Thin-skinned versus thick-skinned models

As already discussed in the previous sections, the available data support the concept that the allochthonous units (e.g. Apennine carbonate platform and Lagonegro-Molise basin) are characterised by a thin-skinned tectonic style. On the contrary the deep structure of the buried Apulian antiformal stack is not sufficiently constrained by the available geological and the geophysical data, so that both thin- and thick-skinned could be put forward.

Although the available information cannot resolve the existing uncertainties about the deep structure of the Southern Apennines, it is at least possible to compare the main tectonic and geodynamic implications of alternative thin-skinned and thick-skinned interpretations.

This task has been carried out by Scrocca et al. (2005), by developing both a thin- and a thick-skinned model on the base of the same conservative cross section presented in figure 4.

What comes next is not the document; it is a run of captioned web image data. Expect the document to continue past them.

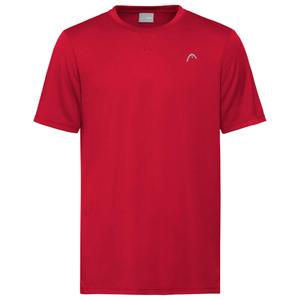 816240-rd-maillot-enfant-head-easy-court-red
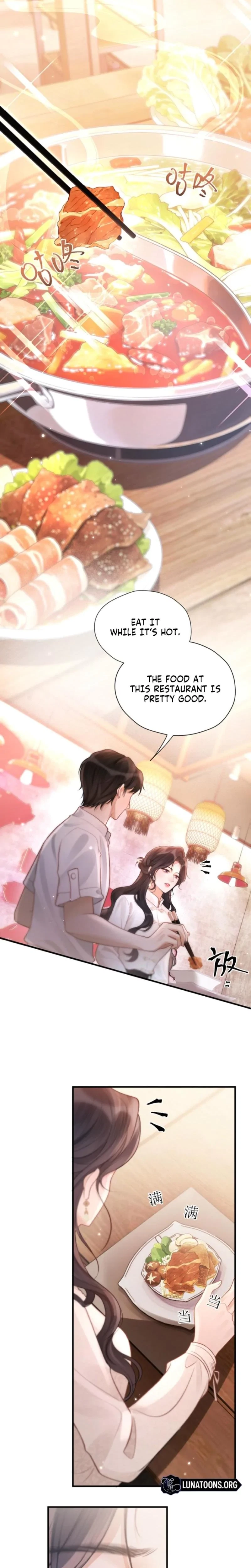Chapter 29, page 7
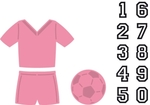 Col1335 Football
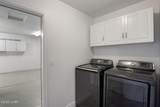 2725 Widgeon Ln - Photo 25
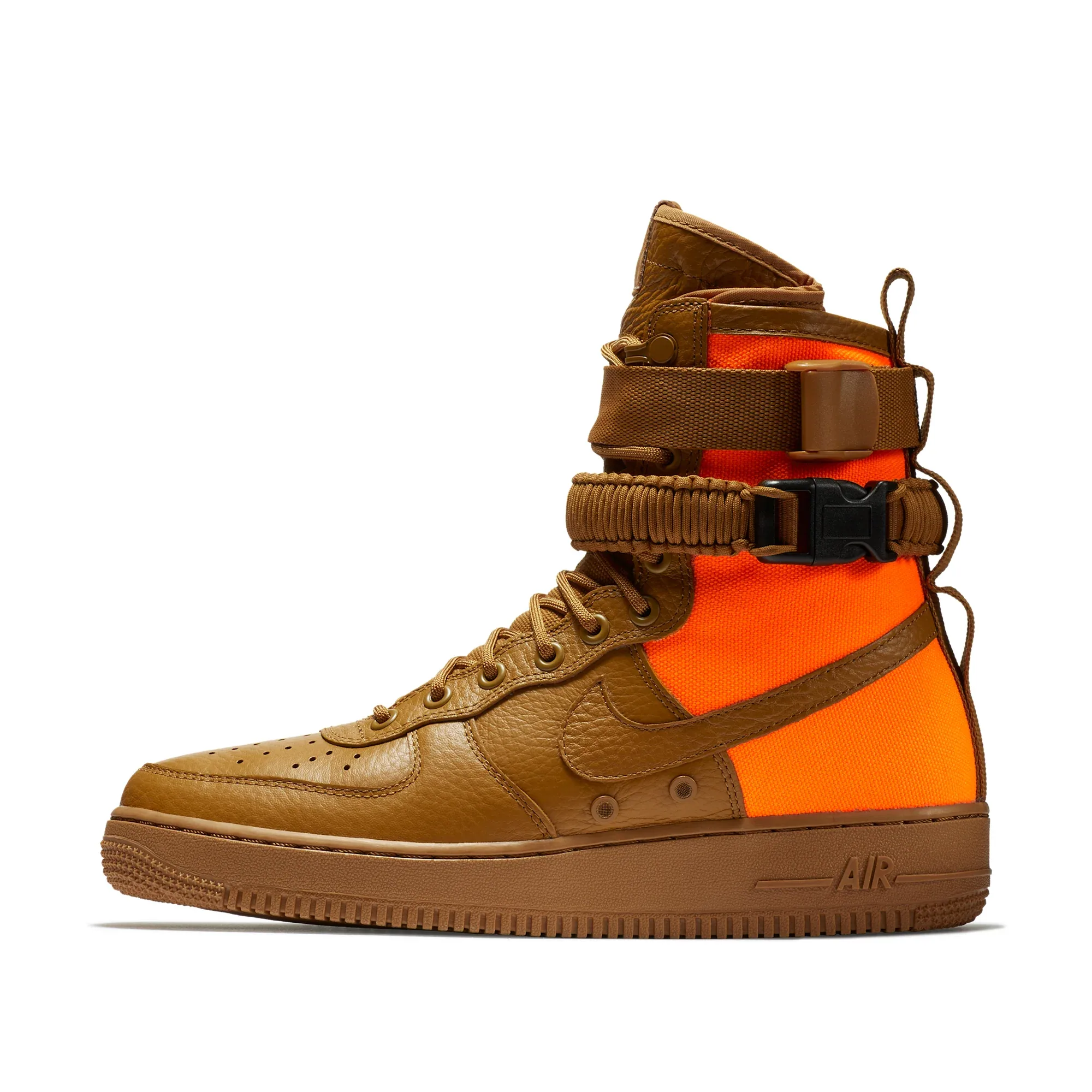 SF AF1 QS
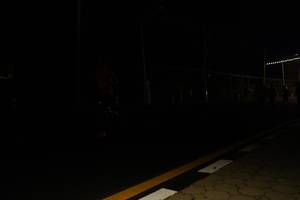 BIB: 
                            <button type="button" onclick="openModal(15531255)" class="btn btn-primary btn-sm float-right btn-popup" data-toggle="modal" data-target=".modal-high-quality">
                        <i class="fas fa-shopping-cart"></i> Add to Cart
                    </button>
                                            <button type="button" onclick="isThisMe(15531255, true)" class="btn btn-success btn-sm float-right btn-popup btn-isme hidden" data-toggle="tooltip" data-placement="bottom" title="นี่คือรูปของคุณใช่ไหม คลิกที่นี่เพื่อเอาเข้าอัลบั้ม">
                        <i class="fas fa-plus"></i> Add to album
                    </button>
                    <button type="button" onclick="isThisMe(15531255, false)" class="btn btn-warning btn-sm float-right btn-popup btn-isnotme hidden">
                        <i class="fas fa-ban"></i> Remove from album
                    </button>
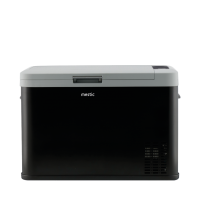 070010037 MCC 35 AC DC Coolerbox Mestic afbeelding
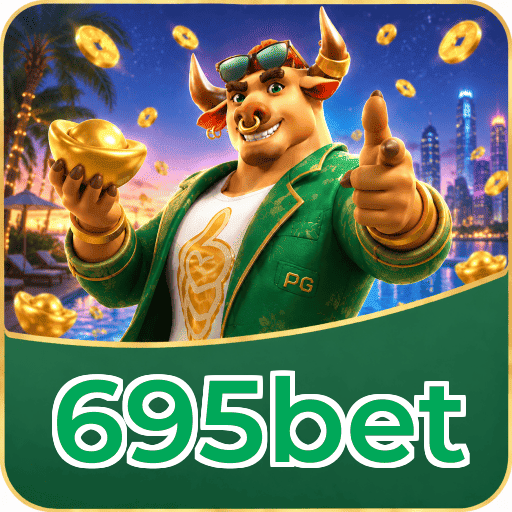 695bet VIP Telegram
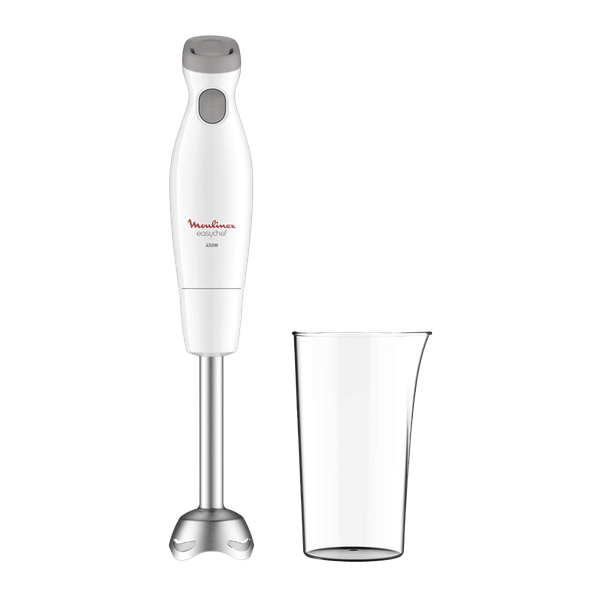 Carousel Main Image 2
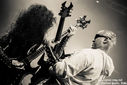 8_mystifier_by_martina_sestic.jpg
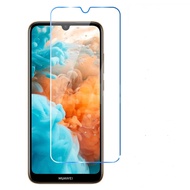 Realme V15 V13 V11 C25 C21 C20 GT 5G 9H Tempered Glass Realme 8 Pro 5 5i 5S 6 6i 7 7i Narzo 30A Q3 Q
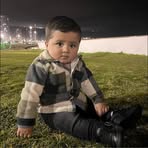 Axel Bryan - Facebook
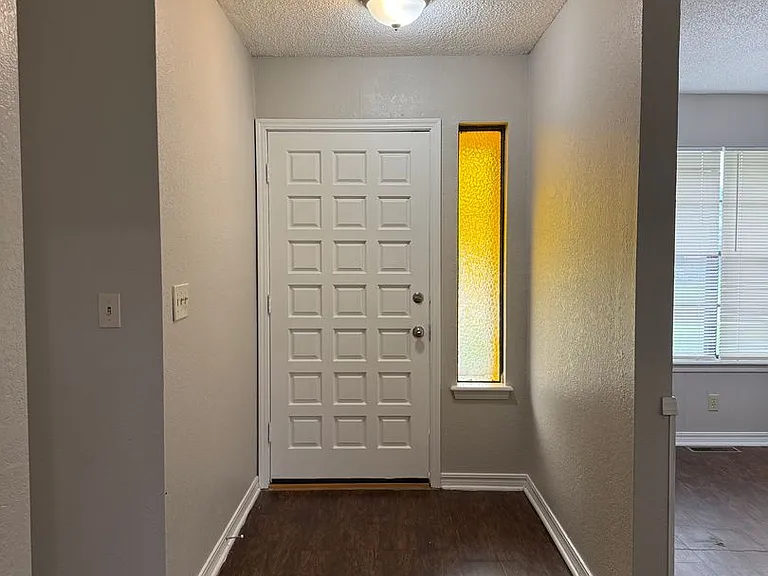 7880 N 120th East Ave — Photo 2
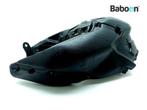 Benzine Tank Ducati Multistrada 1200 S Touring 2010-2012, Verzenden, Gebruikt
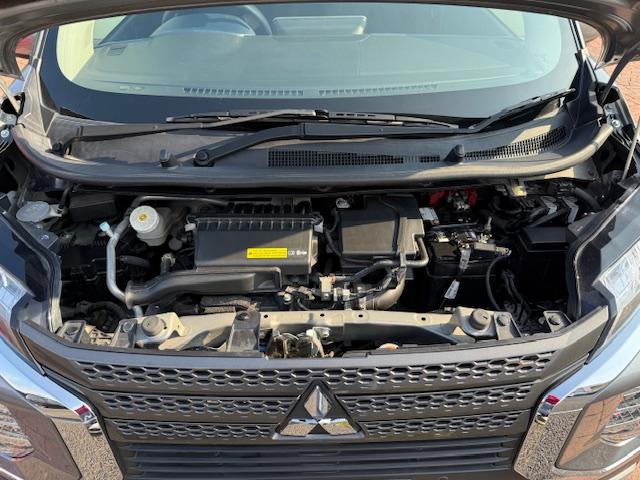 eKクロス G /禁煙/ナビTV/Bluetooth/LED/バックカメラ/ドライブレコーダー/ETC/衝突軽減ブレーキ/前席シートヒーター(17枚目)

In the thick-skinned model the Apulian crystalline basement is deeply involved with the development of three major slices and the estimated shortening in the Apulian carbonate units corresponds to about 20 km. In the thin-skinned model basement is not involved and total shortening of the buried Apulian thrust sheets is assessed to be not less than 90 km.

These alternative models, which must be regarded as two end-members, has been cross-checked against well documented tectonic, geophysical and geochemical features of the Southern Apennines. The main results of this analysis are the following (see details in Scrocca et al., 2005).

It should be noted that the thick-skinned model necessarily requires a transition from thin- to thick-skinned tectonic style, since the available data document a thin-skinned deformation during the Middle Miocene-Early Pliocene tectonic accretion of the allochthonous units. This transition is implicitly or explicitly assumed in several published papers proposing a thick-skinned interpretation for the buried Apulian thrust units (e.g., Casero et al., 1988; Mazzoli et al., 2000; Menardi Noguera and Rea, 2000; Butler et al., 2004; Sciamanna et al., 2004; Speranza and Chiappini, 2002).

The post- Early Pliocene transition from a thin- to a thick-skinned tectonic style should have occurred through a crustal down-section propagation of the main detachment during the contractional deformation of the Apulian domain with the development of basement slices tens of kilometres thick. The modified slab geometry required by the emplacement of the basement slices no longer fit the crustal and lithospheric setting suggested by the available geophysical constraints (e.g., slab needs to be shifted more than 50 km westward and no more space is left for the asthenospheric wedge). A thin-skinned interpretation can be instead easily framed in the large scale geodynamic setting constrained by the available geophysical data.

Following the estimated proposed by Scrocca et al. (2005), the thick-skinned model should have induced approximate “uplift of rock” rates in excess of 1.7 mm/a. This value is significantly larger than the about 0.5-0.7 mm/a measured and estimated (for the last 2 Ma), in the axial zone of chain, using both geomorphological observations and stratigraphical/structural data (Amato and Cinque, 1999; Amato, 2000; Schiattarella et al., 2003, 2006; Ferranti and Oldow, 2005). On the contrary in a thin-skinned model, the Southern Apennines accretionary wedge and the related induced topography developed horizontally moving as a fast wave towards the east, rather than growing vertically, at rates of at least 10-30 mm/a (Patacca et al., 1990; Gueguen et al., 1998). The average expected uplift rates are generally lower than 1 mm/a (Doglioni et al., 1999), with peak values reached only for a short time span in which the tectonic wave crosses an area.

The low displacement in Apulian carbonates implies by the thick-skinned interpretations (about 20 km) cannot explain the Late Pliocene-Early Pleistocene forward motion of the allochthonous nappes, estimated in at least 30-40 km (Patacca and Scandone, 2001; Sciamanna et al., 2004). This discrepancy has been interpreted as evidence that gravitational instabilities within the allochthonous wedge were likely to have substantially contributed to the tectonic advance of the allochthonous nappes by a process of extension linked with thin-skinned thrusting (e.g., Schiattarella et al., 2006; Mazzoli et al., 2008 and references therein).

However, the low displacement hypothesis also conflicts with the observed maturity trends in the Apulian carbonates inferred from vitrinite reflectance data. In particular, the results of a 2D thermal and geochemical modelling (Sciamanna et al., 2004), performed on geological profile cutting across the major oil discoveries located in the Val d’Agri, revealed that the few kilometres of displacement assumed between the innermost Apulian thrust sheets in this thick-skinned interpretation are incompatible with the observed differences in maturity trends.

In conclusion, the thin-skinned model, with displacements among the Apulian thrust sheets in the order of several tens of kilometres, seems to be a preferable tectonic interpretation since it could coherently explain both the observed maturity trends in the Apulian carbonates and the Late Pliocene-Early Pleistocene front advance of the allochthonous nappes.